CPS changes policy on promotion, plans help for struggling students
BY LAUREN FITZPATRICK Education Reporter October 17, 2013 10:05PM
Chicago Public Schools CEO Barbara Byrd-Bennett | Sun-Times files
Updated: November 19, 2013 6:40AM
Extra help for struggling students will be built into the school day, Chicago Public Schools said Thursday, announcing a change in the way it determines how children in key grades will be promoted. How the new policy could affect summer-school enrollment remains up in the air.
Annette Gurley, CPS’ chief of teaching and learning, said the district is taking a more supportive approach for children who struggle in three key grades: third, sixth and eighth grades.
Since the state has changed its standardized test for elementary school students to reflect the new Common Core curriculum, Gurley said the district needed to change how it decides when children should be held back a grade — or how to help them be promoted to the next.
“Our focus is on support,” she said. “The goal is not to hold students back. The goal is to provide the supports for the students.”

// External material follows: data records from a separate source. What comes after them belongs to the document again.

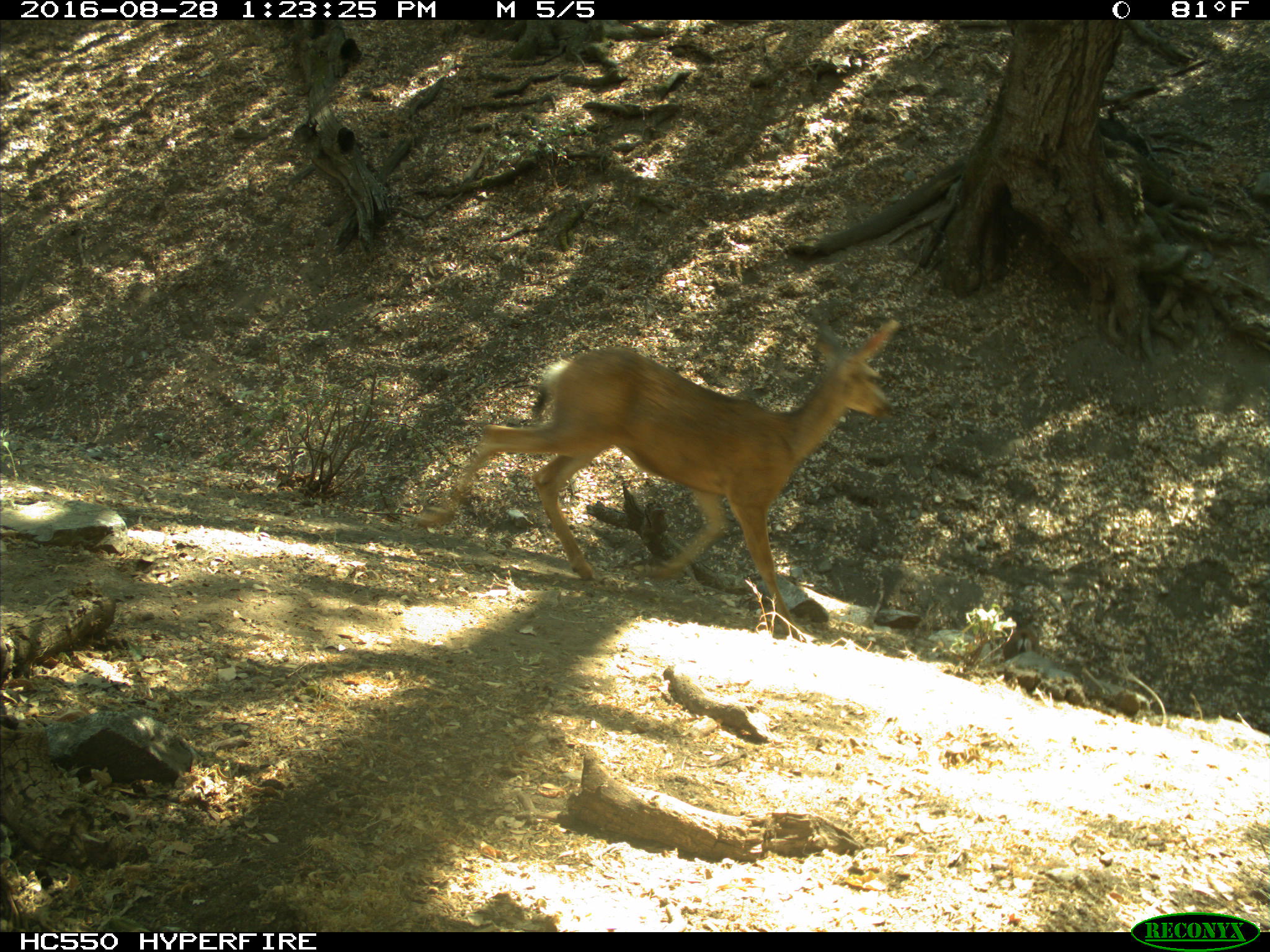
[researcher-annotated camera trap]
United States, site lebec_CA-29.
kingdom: Animalia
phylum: Chordata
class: Mammalia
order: Artiodactyla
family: Cervidae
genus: Odocoileus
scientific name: Odocoileus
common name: deer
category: unidentified deer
Unidentified deer (deer) (Odocoileus).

The current two-tier model that considers statewide Illinois Standard Achievement scores and grades will morph into three tiers this school year and lean on a district-administered test. Previously, children who had a C or below in math or reading or both on their final report cards — whether they scored well or poorly on standardized tests — had to attend summer school. Going forward, some of those students will be promoted only if they pass a yet-to-be-redesigned summer school and a summer exit exam, and even then will only be “promoted with support,” Gurley said.
That means the children who struggled could get weekly intervention sessions during the longer school day or access to individualized instruction, including practice on computers, schools CEO Barbara Byrd-Bennett said. Some might need an extra adult in the classroom, she said. Some neighborhood schools that suffered deep budget cuts have reported laying off math specialists and reading coaches, but Byrd-Bennett said paying for the extra academic support has “not been a concern that’s been raised to us” by individual schools.
Rather than using the first 30 questions of the state-required ISAT known as SAT10, the district will look at a more difficult test given districtwide twice a year to third- to eighth-graders — the Northwest Evaluation Association Measure of Academic Progress.
Comparing the test used last year, CPS said 4,683 students tested at or below the 24th percentile, the cutoff it used to consider children for summer school. Similarly, using the more difficult test, about 7,200 students tested at or below the 10th percentile, according to the district.
“There will be differences in the number of students who will be promoted,” Gurley said. “We don’t know quite what that looks like.”
At the end of the 2012-13 school year, 13,980 students were supposed to go to summer school; 11,095 of them passed. The other 2,885 students were held back a grade because they didn’t show up or didn’t pass the course, according to CPS. Anyone who doesn’t show up is automatically retained.
CPS has to inform parents how their children may be promoted by the first report card pickup day, which this year falls on Nov. 12. That means the Board of Education will have to approve promotion policy at its next meeting on Oct. 23.